After that, register with your state. Most states require two separate accounts:
- A state tax agency account for state income tax withholding
- A state workforce agency account for State Unemployment Insurance (SUI)
You should also check whether your city requires local payroll tax registration.
Try to finish all registrations 15 to 30 days before your first pay date so you don’t get caught in a timing crunch. Also check whether your state requires workers’ compensation coverage before the employee’s start date.
Set up the business infrastructure payroll depends on
Once your IDs are in place, gather the business details payroll systems and agencies will ask for: your legal business name, EIN, and state account numbers. These details need to match exactly everywhere. Even a small mismatch can cause problems. Payroll systems also need your tax accounts and banking details set up before the first run.
Enroll in the Electronic Federal Tax Payment System (EFTPS). This is the system used to deposit federal payroll taxes. The IRS no longer accepts paper coupons.
Open a dedicated payroll bank account. Keep wages and payroll tax reserves separate from your day-to-day operating cash. This isn’t just tidy bookkeeping. It helps protect money that doesn’t belong to the business.
Withheld employee taxes – income tax, Social Security, and Medicare – are trust fund taxes.

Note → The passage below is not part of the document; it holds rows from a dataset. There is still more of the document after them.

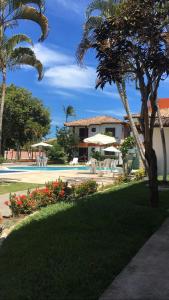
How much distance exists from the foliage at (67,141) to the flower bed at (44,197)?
37485 millimetres

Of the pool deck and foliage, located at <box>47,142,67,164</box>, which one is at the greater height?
foliage, located at <box>47,142,67,164</box>

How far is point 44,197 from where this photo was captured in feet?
33.6

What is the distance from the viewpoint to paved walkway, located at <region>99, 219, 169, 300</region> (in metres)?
4.13

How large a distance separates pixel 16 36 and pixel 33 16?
1.04m

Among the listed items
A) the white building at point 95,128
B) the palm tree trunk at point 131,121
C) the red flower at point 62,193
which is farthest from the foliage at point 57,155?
the red flower at point 62,193

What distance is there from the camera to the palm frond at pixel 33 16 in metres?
15.6

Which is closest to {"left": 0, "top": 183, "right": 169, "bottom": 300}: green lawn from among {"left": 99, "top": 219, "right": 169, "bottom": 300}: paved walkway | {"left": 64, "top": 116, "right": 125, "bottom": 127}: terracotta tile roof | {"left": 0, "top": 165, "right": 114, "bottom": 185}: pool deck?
{"left": 99, "top": 219, "right": 169, "bottom": 300}: paved walkway

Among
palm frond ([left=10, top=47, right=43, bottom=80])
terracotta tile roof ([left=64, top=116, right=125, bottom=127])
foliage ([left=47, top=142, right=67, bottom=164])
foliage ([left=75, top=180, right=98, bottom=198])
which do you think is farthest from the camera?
terracotta tile roof ([left=64, top=116, right=125, bottom=127])

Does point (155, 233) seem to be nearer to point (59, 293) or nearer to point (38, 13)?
point (59, 293)

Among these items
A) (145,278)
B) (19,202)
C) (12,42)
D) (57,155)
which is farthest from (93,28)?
(57,155)

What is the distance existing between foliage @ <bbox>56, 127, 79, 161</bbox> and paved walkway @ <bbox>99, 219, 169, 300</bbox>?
43902 mm

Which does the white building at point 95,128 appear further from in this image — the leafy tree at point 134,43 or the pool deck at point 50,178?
the leafy tree at point 134,43

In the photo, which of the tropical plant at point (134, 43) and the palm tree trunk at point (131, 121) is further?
the palm tree trunk at point (131, 121)

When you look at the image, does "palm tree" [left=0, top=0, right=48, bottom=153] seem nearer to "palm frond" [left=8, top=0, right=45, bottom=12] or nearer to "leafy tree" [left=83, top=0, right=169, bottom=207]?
"palm frond" [left=8, top=0, right=45, bottom=12]
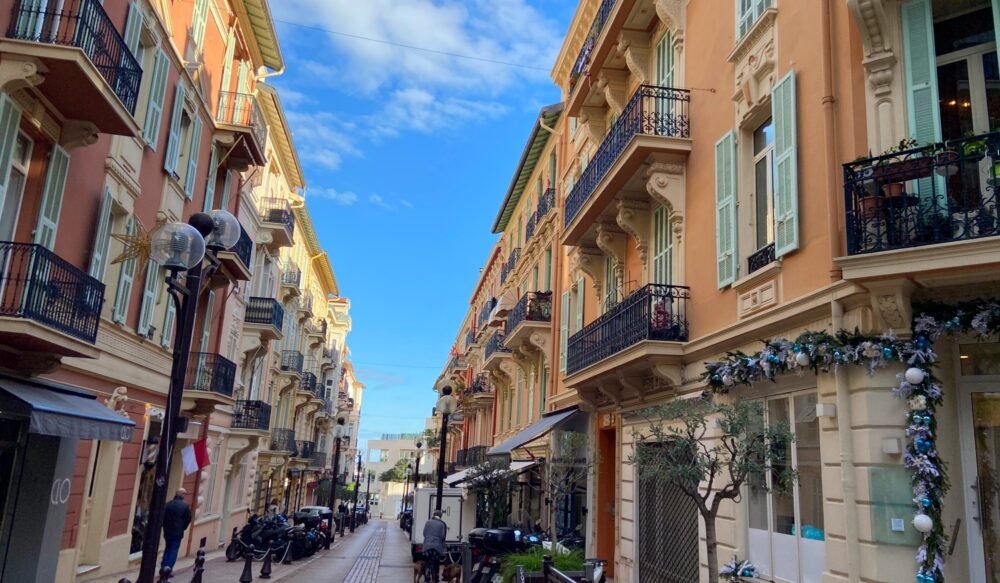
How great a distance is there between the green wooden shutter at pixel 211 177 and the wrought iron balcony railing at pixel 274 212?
24.2ft

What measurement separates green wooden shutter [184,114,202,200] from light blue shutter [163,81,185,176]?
3.12 feet

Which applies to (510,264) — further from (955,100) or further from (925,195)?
(925,195)

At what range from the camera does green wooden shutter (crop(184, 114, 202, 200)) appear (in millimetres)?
17141

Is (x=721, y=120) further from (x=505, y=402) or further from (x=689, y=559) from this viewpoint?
(x=505, y=402)

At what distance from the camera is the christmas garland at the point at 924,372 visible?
663 cm

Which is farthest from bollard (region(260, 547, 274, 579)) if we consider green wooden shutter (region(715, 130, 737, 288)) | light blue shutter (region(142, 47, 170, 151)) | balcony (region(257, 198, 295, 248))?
balcony (region(257, 198, 295, 248))

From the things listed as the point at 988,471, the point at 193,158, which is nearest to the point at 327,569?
the point at 193,158

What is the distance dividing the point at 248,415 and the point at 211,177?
34.1ft

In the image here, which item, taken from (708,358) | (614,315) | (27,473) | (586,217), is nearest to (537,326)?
(586,217)

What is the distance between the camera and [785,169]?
29.5ft

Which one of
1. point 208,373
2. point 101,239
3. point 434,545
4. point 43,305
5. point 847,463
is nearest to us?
point 847,463

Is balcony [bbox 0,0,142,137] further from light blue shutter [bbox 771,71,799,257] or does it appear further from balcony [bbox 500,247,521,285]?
balcony [bbox 500,247,521,285]

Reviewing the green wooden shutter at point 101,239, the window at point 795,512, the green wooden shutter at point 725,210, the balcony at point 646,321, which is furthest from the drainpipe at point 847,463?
the green wooden shutter at point 101,239

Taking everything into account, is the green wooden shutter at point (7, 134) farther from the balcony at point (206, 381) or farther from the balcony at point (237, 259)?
the balcony at point (206, 381)
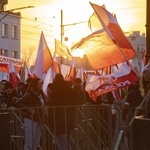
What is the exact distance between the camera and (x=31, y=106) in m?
10.3

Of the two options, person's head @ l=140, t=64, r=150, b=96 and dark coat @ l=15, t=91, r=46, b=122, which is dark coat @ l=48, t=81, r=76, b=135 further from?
person's head @ l=140, t=64, r=150, b=96

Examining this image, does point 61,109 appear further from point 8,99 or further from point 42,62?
point 42,62

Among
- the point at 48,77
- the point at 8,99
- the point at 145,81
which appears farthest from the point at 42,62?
the point at 145,81

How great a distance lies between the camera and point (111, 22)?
12164mm

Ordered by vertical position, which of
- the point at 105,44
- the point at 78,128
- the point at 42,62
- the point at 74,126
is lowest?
the point at 78,128

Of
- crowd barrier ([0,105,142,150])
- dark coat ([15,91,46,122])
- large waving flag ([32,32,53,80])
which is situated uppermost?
large waving flag ([32,32,53,80])

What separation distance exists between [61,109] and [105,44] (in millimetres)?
2604

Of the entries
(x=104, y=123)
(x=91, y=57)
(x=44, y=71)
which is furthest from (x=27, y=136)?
(x=44, y=71)

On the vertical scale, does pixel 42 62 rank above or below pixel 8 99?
above

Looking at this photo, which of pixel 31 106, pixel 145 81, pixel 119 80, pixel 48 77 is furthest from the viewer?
pixel 48 77

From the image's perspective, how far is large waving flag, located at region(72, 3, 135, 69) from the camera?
38.1ft

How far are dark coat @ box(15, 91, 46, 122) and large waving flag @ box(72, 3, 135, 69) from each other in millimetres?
2051

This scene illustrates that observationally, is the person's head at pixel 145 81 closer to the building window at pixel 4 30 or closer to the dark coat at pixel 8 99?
the dark coat at pixel 8 99

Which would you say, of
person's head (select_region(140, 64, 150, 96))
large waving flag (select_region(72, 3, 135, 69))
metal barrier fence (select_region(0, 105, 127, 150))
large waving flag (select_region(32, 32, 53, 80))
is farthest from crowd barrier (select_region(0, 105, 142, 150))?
large waving flag (select_region(32, 32, 53, 80))
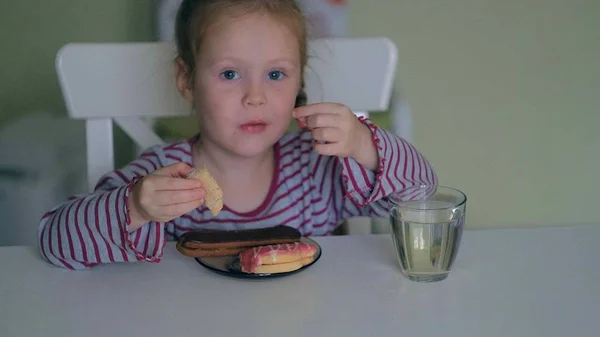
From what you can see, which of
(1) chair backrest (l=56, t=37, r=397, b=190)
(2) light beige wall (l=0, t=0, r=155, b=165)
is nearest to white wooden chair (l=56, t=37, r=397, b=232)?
(1) chair backrest (l=56, t=37, r=397, b=190)

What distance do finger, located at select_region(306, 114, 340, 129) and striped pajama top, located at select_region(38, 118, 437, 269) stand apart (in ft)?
0.30

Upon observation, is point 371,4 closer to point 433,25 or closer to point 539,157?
point 433,25

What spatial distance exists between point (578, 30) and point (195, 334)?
4.25ft

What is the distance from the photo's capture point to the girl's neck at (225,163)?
39.5 inches

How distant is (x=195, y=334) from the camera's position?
22.1 inches

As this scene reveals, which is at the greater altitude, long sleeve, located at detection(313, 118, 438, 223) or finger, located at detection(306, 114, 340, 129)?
finger, located at detection(306, 114, 340, 129)

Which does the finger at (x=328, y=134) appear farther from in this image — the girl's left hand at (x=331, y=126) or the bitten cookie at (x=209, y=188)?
the bitten cookie at (x=209, y=188)

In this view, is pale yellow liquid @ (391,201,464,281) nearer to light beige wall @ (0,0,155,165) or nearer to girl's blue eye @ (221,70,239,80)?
girl's blue eye @ (221,70,239,80)

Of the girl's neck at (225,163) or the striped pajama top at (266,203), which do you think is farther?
the girl's neck at (225,163)

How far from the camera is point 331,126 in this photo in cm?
79

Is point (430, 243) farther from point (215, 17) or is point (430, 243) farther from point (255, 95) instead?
point (215, 17)

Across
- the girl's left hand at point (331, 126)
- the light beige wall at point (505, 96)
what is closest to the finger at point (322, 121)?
the girl's left hand at point (331, 126)

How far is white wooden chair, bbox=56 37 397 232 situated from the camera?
→ 3.38ft

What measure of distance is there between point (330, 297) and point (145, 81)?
56 centimetres
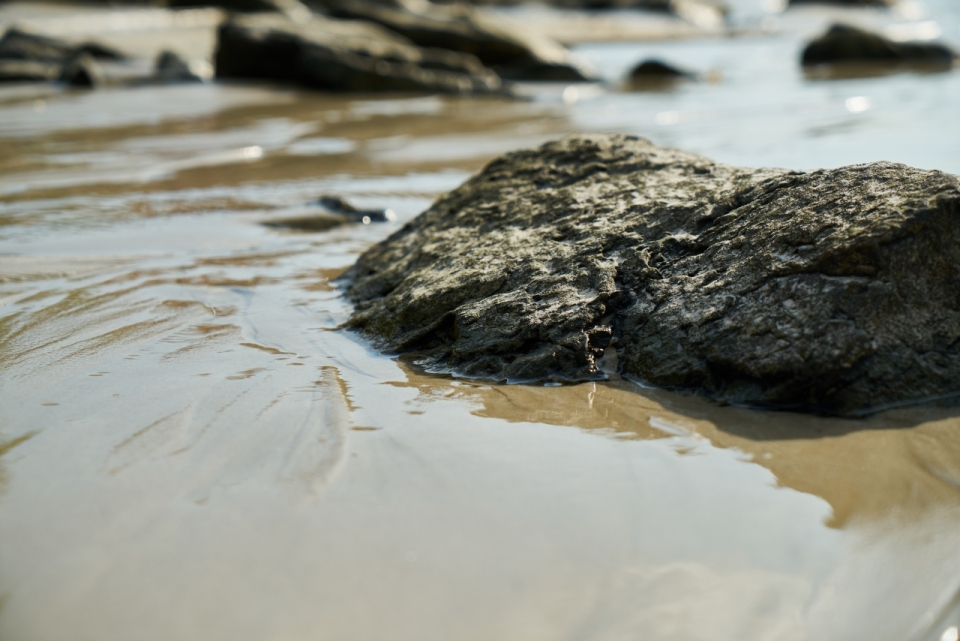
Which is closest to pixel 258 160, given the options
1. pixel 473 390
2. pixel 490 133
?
pixel 490 133

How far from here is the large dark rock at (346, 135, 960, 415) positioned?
224 centimetres

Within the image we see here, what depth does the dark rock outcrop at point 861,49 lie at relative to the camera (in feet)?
38.3

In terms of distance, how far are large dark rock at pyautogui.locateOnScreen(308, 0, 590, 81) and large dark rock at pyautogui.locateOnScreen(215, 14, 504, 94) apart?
117 centimetres

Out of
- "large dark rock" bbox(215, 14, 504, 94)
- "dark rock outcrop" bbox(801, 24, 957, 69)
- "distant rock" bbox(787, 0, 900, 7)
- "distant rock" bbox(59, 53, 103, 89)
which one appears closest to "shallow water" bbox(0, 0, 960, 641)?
"large dark rock" bbox(215, 14, 504, 94)

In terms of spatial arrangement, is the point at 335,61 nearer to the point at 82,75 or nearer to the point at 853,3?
the point at 82,75

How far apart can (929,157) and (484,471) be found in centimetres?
417

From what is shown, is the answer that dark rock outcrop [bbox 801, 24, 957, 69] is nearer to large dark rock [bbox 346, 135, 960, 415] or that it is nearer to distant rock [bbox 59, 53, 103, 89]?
distant rock [bbox 59, 53, 103, 89]

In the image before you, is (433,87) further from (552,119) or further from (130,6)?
(130,6)

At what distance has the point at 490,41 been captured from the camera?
12797 millimetres

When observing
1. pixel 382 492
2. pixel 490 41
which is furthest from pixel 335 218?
pixel 490 41

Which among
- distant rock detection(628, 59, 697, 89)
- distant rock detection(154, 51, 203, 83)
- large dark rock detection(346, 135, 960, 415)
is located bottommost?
distant rock detection(154, 51, 203, 83)

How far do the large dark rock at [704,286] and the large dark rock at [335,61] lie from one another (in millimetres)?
7766

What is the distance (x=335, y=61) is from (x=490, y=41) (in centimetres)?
321

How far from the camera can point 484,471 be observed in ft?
6.40
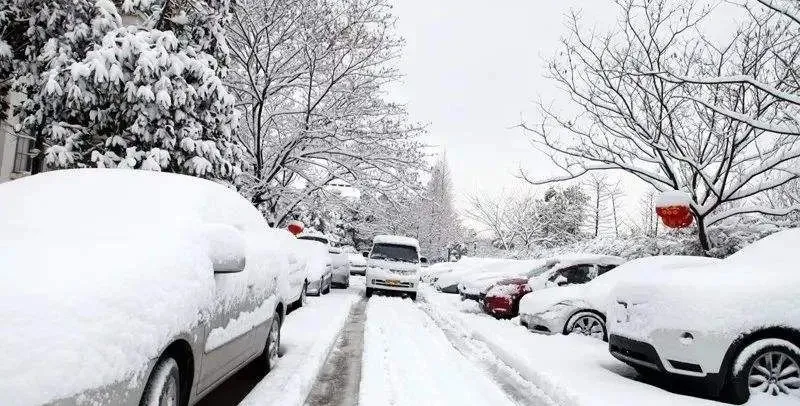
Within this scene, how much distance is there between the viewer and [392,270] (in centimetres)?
1756

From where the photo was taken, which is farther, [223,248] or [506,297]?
[506,297]

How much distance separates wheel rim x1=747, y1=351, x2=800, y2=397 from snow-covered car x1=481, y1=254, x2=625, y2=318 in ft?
20.1

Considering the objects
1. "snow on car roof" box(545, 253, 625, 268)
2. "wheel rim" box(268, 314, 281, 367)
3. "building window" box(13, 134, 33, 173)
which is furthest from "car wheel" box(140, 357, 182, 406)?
"building window" box(13, 134, 33, 173)

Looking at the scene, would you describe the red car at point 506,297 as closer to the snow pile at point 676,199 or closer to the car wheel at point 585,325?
the car wheel at point 585,325

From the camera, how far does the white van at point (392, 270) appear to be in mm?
17406

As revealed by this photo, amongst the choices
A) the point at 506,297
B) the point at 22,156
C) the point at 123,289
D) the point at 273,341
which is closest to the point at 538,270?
the point at 506,297

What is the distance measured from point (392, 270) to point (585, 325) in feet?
28.1

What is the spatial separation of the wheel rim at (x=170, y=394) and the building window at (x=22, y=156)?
19825 mm

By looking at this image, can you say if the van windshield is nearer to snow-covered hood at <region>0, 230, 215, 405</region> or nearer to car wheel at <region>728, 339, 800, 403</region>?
car wheel at <region>728, 339, 800, 403</region>

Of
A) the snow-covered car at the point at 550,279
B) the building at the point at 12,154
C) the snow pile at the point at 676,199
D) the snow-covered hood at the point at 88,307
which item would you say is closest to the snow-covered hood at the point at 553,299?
the snow-covered car at the point at 550,279

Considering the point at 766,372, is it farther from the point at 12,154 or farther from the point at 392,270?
the point at 12,154

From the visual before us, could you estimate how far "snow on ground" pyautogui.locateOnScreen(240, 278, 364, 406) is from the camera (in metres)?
4.86

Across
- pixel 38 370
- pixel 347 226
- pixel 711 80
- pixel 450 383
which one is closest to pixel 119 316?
pixel 38 370

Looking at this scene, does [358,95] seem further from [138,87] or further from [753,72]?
[753,72]
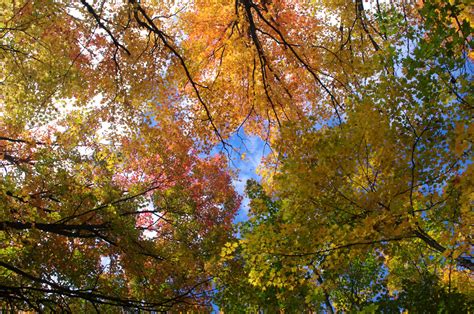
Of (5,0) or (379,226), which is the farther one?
(5,0)

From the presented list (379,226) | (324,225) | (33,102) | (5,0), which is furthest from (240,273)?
(5,0)

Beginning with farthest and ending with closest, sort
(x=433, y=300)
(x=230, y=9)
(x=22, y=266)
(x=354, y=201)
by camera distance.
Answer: (x=433, y=300)
(x=230, y=9)
(x=22, y=266)
(x=354, y=201)

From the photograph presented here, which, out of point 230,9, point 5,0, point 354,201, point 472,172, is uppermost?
point 230,9

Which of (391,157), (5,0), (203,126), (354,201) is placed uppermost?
(5,0)

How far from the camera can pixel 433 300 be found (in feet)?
31.1

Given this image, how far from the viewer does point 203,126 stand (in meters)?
8.47

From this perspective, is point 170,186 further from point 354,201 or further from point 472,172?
point 472,172

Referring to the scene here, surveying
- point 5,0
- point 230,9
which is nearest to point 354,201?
point 230,9

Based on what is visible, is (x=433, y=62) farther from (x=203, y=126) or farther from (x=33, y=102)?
(x=33, y=102)

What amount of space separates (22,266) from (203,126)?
4.55m

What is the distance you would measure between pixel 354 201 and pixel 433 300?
6.45 m

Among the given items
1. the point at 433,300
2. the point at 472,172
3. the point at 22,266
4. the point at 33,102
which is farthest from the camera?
the point at 433,300

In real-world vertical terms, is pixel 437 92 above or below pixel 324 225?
above

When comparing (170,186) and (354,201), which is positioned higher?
(170,186)
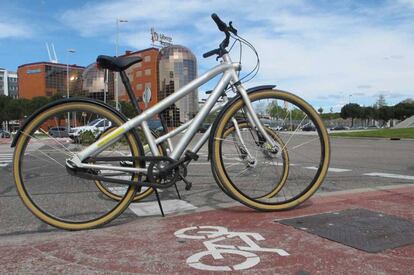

If that money gets used for operations by mistake, the IRS can hold you personally liable for 100% of the unpaid amount under the Trust Fund Recovery Penalty, even if your business is an LLC or corporation.
When you connect the payroll account to your software, allow 1–2 business days for bank-account verification before your first live payroll run.
Use this checklist to make sure every required account is active before payday:
| ID or Account | Agency | Purpose |
|---|---|---|
| Employer Identification Number (EIN) | IRS | Federal tax ID for filings and deposits |
| State Withholding Account | State Tax Agency | Remit employee state income tax |
| SUI/SUTA Account | State Workforce Agency | Pay employer unemployment insurance tax |
| EFTPS Account | Dept. of Treasury | Electronic federal payroll tax deposits |
| New Hire Registry | State New Hire Directory | Required compliance filing within 20 days of hire date |
Federal law requires you to report new hires to your state’s New Hire Directory within 20 days of the hire date. Once these accounts are active, the next step is to collect employee forms and pay details before the first payroll run.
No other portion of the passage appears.